Source extract =
□ □ □ □ □ □ □
- Born: December 1964 (age 61) Dublin, Ireland
- Occupations: Writer, journalist
- Website: derek-turner.com

= Derek Turner (journalist) =

English freelance journalist (born 1964)

Derek Turner (born 1964) is an English journalist and author of several novels.

== Early life ==
Turner is the son of a ship’s captain of Methodist background and a Church of Ireland mother (the great niece of the Archbishop of Dublin). Before he became a journalist, he worked as a sailor, security guard, builder, advertising salesman for The Daily Telegraph, and production editor for a technical publishing firm.

==Journalism==
Turner's work has appeared in a large number of magazines and newspapers, including The Times, The Sunday Telegraph, Literary Review, The Salisbury Review, Taki's Magazine, The Economist, European Journal, The Lady, and Kent Life. His articles have appeared in the American magazines Chronicles and the Connor Post, the German publication Criticón, and other journals in Australia, France, Italy, the Czech Republic and elsewhere. In 2010, he was a contributing editor of AlternativeRight.com, the website owned by Richard B. Spencer.
□ □ □ □ □ □ □
Given data =
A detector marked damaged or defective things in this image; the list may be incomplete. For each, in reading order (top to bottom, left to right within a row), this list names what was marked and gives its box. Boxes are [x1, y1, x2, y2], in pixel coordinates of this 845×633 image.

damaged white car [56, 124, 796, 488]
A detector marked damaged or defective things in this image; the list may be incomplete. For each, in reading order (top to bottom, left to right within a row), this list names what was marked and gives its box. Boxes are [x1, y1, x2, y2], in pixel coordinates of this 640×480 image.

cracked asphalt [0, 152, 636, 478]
□ □ □ □ □ □ □
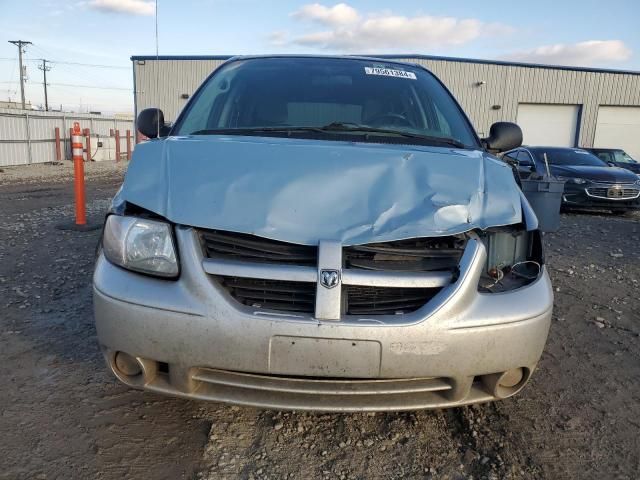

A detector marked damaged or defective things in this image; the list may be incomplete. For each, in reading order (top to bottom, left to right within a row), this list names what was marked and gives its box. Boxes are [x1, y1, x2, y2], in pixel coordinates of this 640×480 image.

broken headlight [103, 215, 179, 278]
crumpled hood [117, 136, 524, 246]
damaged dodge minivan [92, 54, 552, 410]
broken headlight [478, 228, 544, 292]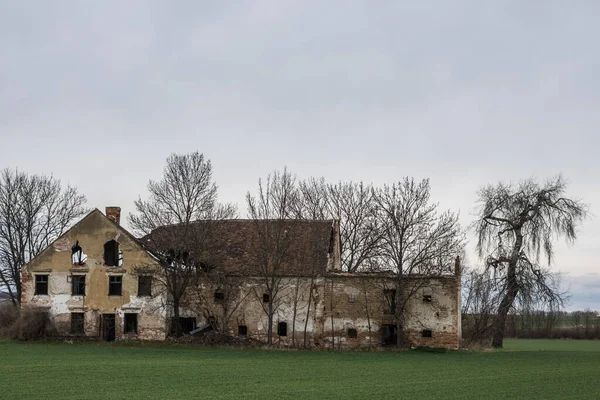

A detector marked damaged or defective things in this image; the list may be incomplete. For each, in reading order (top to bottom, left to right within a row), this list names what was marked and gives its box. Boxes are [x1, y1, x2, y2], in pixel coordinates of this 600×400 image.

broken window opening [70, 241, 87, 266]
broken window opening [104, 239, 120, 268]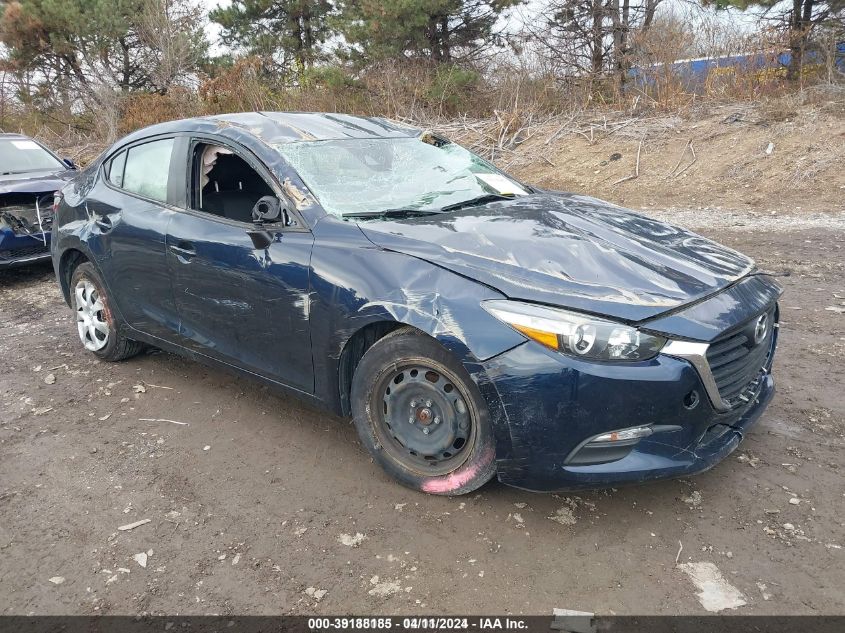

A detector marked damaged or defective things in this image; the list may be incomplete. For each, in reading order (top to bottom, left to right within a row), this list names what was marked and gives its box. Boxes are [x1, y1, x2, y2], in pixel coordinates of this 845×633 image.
□ □ □ □ □ □ □
Task brief = Copy the passage from the Derek Turner article above word for word, from "English freelance journalist" to "technical publishing firm.".

Solution to the exercise =
English freelance journalist (born 1964)

Derek Turner (born 1964) is an English journalist and author of several novels.

== Early life ==
Turner is the son of a ship’s captain of Methodist background and a Church of Ireland mother (the great niece of the Archbishop of Dublin). Before he became a journalist, he worked as a sailor, security guard, builder, advertising salesman for The Daily Telegraph, and production editor for a technical publishing firm.